(Data entries)

◇ ◇ ◇ ◇

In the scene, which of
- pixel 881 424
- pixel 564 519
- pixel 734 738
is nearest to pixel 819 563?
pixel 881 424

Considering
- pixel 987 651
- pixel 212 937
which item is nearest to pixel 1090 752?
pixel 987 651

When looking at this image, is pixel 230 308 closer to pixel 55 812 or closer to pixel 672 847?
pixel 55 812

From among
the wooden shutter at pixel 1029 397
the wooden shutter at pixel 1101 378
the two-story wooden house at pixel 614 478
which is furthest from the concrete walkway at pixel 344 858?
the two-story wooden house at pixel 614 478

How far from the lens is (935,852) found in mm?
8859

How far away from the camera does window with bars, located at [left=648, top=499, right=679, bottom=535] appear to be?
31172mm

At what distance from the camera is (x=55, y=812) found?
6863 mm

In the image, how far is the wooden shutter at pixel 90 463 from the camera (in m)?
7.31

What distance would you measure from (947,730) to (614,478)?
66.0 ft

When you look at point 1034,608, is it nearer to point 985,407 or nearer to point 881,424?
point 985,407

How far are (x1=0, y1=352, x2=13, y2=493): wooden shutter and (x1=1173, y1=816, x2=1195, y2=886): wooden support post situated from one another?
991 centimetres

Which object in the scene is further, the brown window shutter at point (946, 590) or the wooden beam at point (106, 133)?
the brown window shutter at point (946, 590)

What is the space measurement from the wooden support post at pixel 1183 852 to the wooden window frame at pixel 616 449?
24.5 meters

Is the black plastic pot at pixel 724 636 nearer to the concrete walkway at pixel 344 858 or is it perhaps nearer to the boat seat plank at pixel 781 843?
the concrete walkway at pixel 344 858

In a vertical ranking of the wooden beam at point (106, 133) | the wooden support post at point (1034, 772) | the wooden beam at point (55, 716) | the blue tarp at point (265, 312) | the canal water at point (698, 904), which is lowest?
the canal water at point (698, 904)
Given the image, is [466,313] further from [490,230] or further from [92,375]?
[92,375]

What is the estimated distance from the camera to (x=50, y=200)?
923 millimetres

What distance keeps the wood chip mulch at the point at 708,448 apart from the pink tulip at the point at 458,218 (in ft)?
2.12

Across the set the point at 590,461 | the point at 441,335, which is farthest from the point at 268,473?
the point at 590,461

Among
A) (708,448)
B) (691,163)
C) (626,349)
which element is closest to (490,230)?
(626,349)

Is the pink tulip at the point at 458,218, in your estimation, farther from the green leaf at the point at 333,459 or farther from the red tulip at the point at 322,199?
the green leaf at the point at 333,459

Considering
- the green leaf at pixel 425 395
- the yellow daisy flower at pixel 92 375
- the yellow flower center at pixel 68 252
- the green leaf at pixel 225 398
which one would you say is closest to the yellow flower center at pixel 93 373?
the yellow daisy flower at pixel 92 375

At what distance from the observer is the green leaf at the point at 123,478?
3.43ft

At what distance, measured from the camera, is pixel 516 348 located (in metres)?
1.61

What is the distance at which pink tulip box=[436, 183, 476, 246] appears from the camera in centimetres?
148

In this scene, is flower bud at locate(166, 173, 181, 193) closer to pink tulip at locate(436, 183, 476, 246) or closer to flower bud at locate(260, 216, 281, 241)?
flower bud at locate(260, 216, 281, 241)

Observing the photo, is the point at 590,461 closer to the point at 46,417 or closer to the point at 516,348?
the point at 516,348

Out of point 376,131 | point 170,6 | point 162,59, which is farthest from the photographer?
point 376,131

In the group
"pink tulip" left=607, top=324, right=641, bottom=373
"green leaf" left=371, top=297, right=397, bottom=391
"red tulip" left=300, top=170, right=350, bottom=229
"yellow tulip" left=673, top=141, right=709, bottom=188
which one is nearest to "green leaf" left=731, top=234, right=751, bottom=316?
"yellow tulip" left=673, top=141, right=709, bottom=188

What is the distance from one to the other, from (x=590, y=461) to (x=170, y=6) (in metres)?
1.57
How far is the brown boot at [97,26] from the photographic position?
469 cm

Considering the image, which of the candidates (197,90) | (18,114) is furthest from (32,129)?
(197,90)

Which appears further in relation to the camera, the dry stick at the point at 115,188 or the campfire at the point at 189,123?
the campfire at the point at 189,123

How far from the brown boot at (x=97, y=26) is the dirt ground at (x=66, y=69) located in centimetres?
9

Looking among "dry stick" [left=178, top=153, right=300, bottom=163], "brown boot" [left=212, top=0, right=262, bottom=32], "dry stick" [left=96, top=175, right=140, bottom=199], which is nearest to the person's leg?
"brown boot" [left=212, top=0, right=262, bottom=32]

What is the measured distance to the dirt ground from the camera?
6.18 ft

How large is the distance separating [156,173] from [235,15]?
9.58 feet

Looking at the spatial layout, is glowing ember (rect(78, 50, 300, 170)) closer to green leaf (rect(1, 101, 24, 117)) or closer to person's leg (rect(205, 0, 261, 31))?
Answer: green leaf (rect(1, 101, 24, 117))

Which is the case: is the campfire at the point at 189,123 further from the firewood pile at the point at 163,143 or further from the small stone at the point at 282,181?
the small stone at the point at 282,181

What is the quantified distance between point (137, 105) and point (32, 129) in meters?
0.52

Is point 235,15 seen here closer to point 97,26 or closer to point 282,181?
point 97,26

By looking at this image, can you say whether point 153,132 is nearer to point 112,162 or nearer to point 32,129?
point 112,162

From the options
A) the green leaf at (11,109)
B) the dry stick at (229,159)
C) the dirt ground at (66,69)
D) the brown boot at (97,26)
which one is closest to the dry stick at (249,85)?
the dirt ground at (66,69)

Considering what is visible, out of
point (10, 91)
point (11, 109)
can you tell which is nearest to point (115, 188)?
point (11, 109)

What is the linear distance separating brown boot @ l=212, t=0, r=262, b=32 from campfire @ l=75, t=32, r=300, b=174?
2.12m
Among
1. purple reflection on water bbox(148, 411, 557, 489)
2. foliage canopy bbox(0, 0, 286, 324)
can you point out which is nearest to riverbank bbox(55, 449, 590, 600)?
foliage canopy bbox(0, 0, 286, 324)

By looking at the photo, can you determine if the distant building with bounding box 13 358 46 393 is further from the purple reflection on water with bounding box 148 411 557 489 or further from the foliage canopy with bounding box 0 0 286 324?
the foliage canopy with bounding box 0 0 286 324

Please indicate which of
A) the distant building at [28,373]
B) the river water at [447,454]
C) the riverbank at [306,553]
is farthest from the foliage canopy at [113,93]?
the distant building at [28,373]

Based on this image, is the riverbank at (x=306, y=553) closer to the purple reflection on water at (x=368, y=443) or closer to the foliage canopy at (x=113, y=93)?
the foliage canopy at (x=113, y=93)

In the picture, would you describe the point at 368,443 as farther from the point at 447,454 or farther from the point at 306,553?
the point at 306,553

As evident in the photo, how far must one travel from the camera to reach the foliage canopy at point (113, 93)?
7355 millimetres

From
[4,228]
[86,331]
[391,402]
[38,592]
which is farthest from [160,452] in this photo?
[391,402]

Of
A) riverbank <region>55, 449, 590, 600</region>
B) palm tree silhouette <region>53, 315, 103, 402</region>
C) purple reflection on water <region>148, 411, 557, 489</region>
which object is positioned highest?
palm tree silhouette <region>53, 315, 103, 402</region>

◇ ◇ ◇ ◇

Write out all the lines again, exactly as they are.

- **EXERCISE RESULT**
In the scene, which of
- pixel 881 424
- pixel 564 519
- pixel 734 738
is nearest to pixel 819 563?
pixel 881 424

Considering
- pixel 987 651
- pixel 212 937
which item is nearest to pixel 1090 752?
pixel 987 651

When looking at this image, is pixel 230 308 closer to pixel 55 812 or closer to pixel 672 847?
pixel 55 812

From among
the wooden shutter at pixel 1029 397
the wooden shutter at pixel 1101 378
the two-story wooden house at pixel 614 478
which is furthest from the concrete walkway at pixel 344 858?
the two-story wooden house at pixel 614 478

How far from the lens is (935,852) found in mm?
8859

How far away from the camera does window with bars, located at [left=648, top=499, right=679, bottom=535] appear to be?
31172mm

At what distance from the camera is (x=55, y=812) found?
6863 mm

In the image, how far is the wooden shutter at pixel 90 463 from the camera (in m)?
7.31

What distance would you measure from (947,730) to (614,478)?
66.0 ft

When you look at point 1034,608, is it nearer to point 985,407 or nearer to point 881,424?
point 985,407

How far are (x1=0, y1=352, x2=13, y2=493): wooden shutter and (x1=1173, y1=816, x2=1195, y2=886): wooden support post situated from one another?
991 centimetres

Which object in the scene is further, the brown window shutter at point (946, 590) or the wooden beam at point (106, 133)?
the brown window shutter at point (946, 590)

What is the space measurement from the wooden support post at pixel 1183 852 to the wooden window frame at pixel 616 449?
24.5 meters

Is the black plastic pot at pixel 724 636 nearer to the concrete walkway at pixel 344 858 or is it perhaps nearer to the boat seat plank at pixel 781 843?
the concrete walkway at pixel 344 858

In a vertical ranking of the wooden beam at point (106, 133) | the wooden support post at point (1034, 772) | the wooden beam at point (55, 716) | the blue tarp at point (265, 312) | the canal water at point (698, 904), which is lowest?
the canal water at point (698, 904)
Given the image, is [466,313] further from [490,230] or further from [92,375]?
[92,375]

What is the estimated distance from the camera to (x=50, y=200)?
923 millimetres

What distance keeps the wood chip mulch at the point at 708,448 apart from the pink tulip at the point at 458,218 (in ft)?
2.12

Across the set the point at 590,461 | the point at 441,335, which is farthest from the point at 268,473?
the point at 590,461

Among
A) (708,448)
B) (691,163)
C) (626,349)
which element is closest to (490,230)?
(626,349)

Is the pink tulip at the point at 458,218, in your estimation, farther from the green leaf at the point at 333,459 or farther from the red tulip at the point at 322,199?
the green leaf at the point at 333,459

Considering
- the green leaf at pixel 425 395
- the yellow daisy flower at pixel 92 375
- the yellow flower center at pixel 68 252
- the green leaf at pixel 225 398
which one would you say is closest to the yellow flower center at pixel 93 373?
the yellow daisy flower at pixel 92 375

At what distance from the observer is the green leaf at the point at 123,478?
3.43ft

At what distance, measured from the camera, is pixel 516 348 located (in metres)?
1.61

What is the distance at which pink tulip box=[436, 183, 476, 246] appears from the camera in centimetres?
148

In this scene, is flower bud at locate(166, 173, 181, 193) closer to pink tulip at locate(436, 183, 476, 246) or closer to flower bud at locate(260, 216, 281, 241)?
flower bud at locate(260, 216, 281, 241)

Observing the photo, is the point at 590,461 closer to the point at 46,417 or closer to the point at 516,348?
the point at 516,348

Out of point 376,131 | point 170,6 | point 162,59, which is farthest from the photographer?
point 376,131

In the group
"pink tulip" left=607, top=324, right=641, bottom=373
"green leaf" left=371, top=297, right=397, bottom=391
"red tulip" left=300, top=170, right=350, bottom=229
"yellow tulip" left=673, top=141, right=709, bottom=188
which one is nearest to "green leaf" left=731, top=234, right=751, bottom=316?
"yellow tulip" left=673, top=141, right=709, bottom=188

What is the distance from one to the other, from (x=590, y=461) to (x=170, y=6) (in metres)?
1.57
How far is the brown boot at [97,26] from the photographic position?
469 cm

Considering the image, which of the candidates (197,90) | (18,114) is furthest from (32,129)?
(197,90)

Which appears further in relation to the camera, the dry stick at the point at 115,188 or the campfire at the point at 189,123?
the campfire at the point at 189,123

How far from the brown boot at (x=97, y=26) is the dirt ground at (x=66, y=69) located in centimetres?
9

Looking among "dry stick" [left=178, top=153, right=300, bottom=163], "brown boot" [left=212, top=0, right=262, bottom=32], "dry stick" [left=96, top=175, right=140, bottom=199], which is nearest to the person's leg?
"brown boot" [left=212, top=0, right=262, bottom=32]

What is the measured distance to the dirt ground from the camera?
6.18 ft

How large is the distance separating [156,173] from [235,15]?
9.58 feet

Looking at the spatial layout, is glowing ember (rect(78, 50, 300, 170)) closer to green leaf (rect(1, 101, 24, 117)) or closer to person's leg (rect(205, 0, 261, 31))?
Answer: green leaf (rect(1, 101, 24, 117))

Which is the case: is the campfire at the point at 189,123 further from the firewood pile at the point at 163,143 or further from the small stone at the point at 282,181?
the small stone at the point at 282,181

What is the quantified distance between point (137, 105) and point (32, 129) in meters?
0.52

Is point 235,15 seen here closer to point 97,26 or closer to point 282,181?
point 97,26

By looking at this image, can you say whether point 153,132 is nearer to point 112,162 or nearer to point 32,129?
point 112,162

From the options
A) the green leaf at (11,109)
B) the dry stick at (229,159)
C) the dirt ground at (66,69)
D) the brown boot at (97,26)
which one is closest to the dry stick at (249,85)?
the dirt ground at (66,69)

Considering what is visible, out of
point (10, 91)
point (11, 109)
can you tell which is nearest to point (115, 188)?
point (11, 109)

What is the linear distance separating brown boot @ l=212, t=0, r=262, b=32 from campfire @ l=75, t=32, r=300, b=174?
2.12m
Among
1. purple reflection on water bbox(148, 411, 557, 489)
2. foliage canopy bbox(0, 0, 286, 324)
can you point out which is nearest to riverbank bbox(55, 449, 590, 600)?
foliage canopy bbox(0, 0, 286, 324)

By looking at the photo, can you determine if the distant building with bounding box 13 358 46 393 is further from the purple reflection on water with bounding box 148 411 557 489 or further from the foliage canopy with bounding box 0 0 286 324?
the foliage canopy with bounding box 0 0 286 324

Please indicate which of
A) the distant building at [28,373]
B) the river water at [447,454]
C) the riverbank at [306,553]
is farthest from the foliage canopy at [113,93]?
the distant building at [28,373]

Based on this image, is the riverbank at (x=306, y=553) closer to the purple reflection on water at (x=368, y=443) or closer to the foliage canopy at (x=113, y=93)?
the foliage canopy at (x=113, y=93)

In the picture, would you describe the point at 368,443 as farther from the point at 447,454 or farther from the point at 306,553?
the point at 306,553

As evident in the photo, how far must one travel from the camera to reach the foliage canopy at point (113, 93)?
7355 millimetres

From
[4,228]
[86,331]
[391,402]
[38,592]
which is farthest from [160,452] in this photo?
[391,402]

Of
A) riverbank <region>55, 449, 590, 600</region>
B) palm tree silhouette <region>53, 315, 103, 402</region>
C) purple reflection on water <region>148, 411, 557, 489</region>
which object is positioned highest?
palm tree silhouette <region>53, 315, 103, 402</region>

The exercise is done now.